-- GIVEN INFORMATION follows --

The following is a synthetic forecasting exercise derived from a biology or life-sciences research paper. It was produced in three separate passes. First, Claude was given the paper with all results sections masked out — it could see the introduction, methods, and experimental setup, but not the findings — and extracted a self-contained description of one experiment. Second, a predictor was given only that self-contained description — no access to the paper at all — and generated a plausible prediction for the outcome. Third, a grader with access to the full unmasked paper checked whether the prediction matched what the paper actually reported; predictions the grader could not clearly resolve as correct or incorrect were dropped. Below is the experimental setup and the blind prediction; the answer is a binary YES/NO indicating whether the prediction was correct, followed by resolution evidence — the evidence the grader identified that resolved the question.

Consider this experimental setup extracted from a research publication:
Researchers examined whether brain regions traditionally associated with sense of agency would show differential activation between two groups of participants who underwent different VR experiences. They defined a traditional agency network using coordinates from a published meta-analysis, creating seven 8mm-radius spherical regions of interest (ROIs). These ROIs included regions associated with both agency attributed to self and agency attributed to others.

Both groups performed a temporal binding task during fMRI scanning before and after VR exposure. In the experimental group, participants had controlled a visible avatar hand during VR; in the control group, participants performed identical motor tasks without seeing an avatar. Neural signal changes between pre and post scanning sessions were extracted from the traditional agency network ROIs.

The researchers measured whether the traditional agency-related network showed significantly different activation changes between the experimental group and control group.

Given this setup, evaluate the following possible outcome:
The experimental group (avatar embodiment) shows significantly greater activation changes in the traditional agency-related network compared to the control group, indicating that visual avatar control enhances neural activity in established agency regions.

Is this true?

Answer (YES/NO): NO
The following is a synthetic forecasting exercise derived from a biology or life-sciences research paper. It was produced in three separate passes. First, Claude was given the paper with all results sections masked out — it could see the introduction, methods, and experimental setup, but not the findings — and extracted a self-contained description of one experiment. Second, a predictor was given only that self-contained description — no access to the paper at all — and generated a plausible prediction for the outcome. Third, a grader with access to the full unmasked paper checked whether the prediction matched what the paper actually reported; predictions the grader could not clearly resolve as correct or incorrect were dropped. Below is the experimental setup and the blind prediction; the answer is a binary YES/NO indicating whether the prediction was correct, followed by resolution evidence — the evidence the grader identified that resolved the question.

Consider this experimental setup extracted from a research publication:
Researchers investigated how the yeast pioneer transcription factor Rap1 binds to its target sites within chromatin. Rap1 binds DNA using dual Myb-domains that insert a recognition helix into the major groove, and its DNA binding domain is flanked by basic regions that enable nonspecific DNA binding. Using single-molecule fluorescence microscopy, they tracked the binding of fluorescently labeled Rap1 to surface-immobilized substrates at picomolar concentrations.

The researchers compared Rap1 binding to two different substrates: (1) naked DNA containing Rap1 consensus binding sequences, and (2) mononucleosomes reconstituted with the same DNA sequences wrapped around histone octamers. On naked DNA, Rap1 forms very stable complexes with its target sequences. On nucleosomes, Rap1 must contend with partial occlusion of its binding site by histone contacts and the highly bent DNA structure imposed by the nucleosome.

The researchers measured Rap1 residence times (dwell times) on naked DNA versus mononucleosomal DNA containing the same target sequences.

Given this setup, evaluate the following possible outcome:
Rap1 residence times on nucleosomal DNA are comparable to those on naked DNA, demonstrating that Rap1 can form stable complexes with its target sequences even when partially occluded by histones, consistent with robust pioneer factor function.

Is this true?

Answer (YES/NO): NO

-- GIVEN INFORMATION concluded --

### WORK TASK:
Report each line of the listing above that uses the word "avatar".

### RESULT OF THE TASK:
Both groups performed a temporal binding task during fMRI scanning before and after VR exposure. In the experimental group, participants had controlled a visible avatar hand during VR; in the control group, participants performed identical motor tasks without seeing an avatar. Neural signal changes between pre and post scanning sessions were extracted from the traditional agency network ROIs.
The experimental group (avatar embodiment) shows significantly greater activation changes in the traditional agency-related network compared to the control group, indicating that visual avatar control enhances neural activity in established agency regions.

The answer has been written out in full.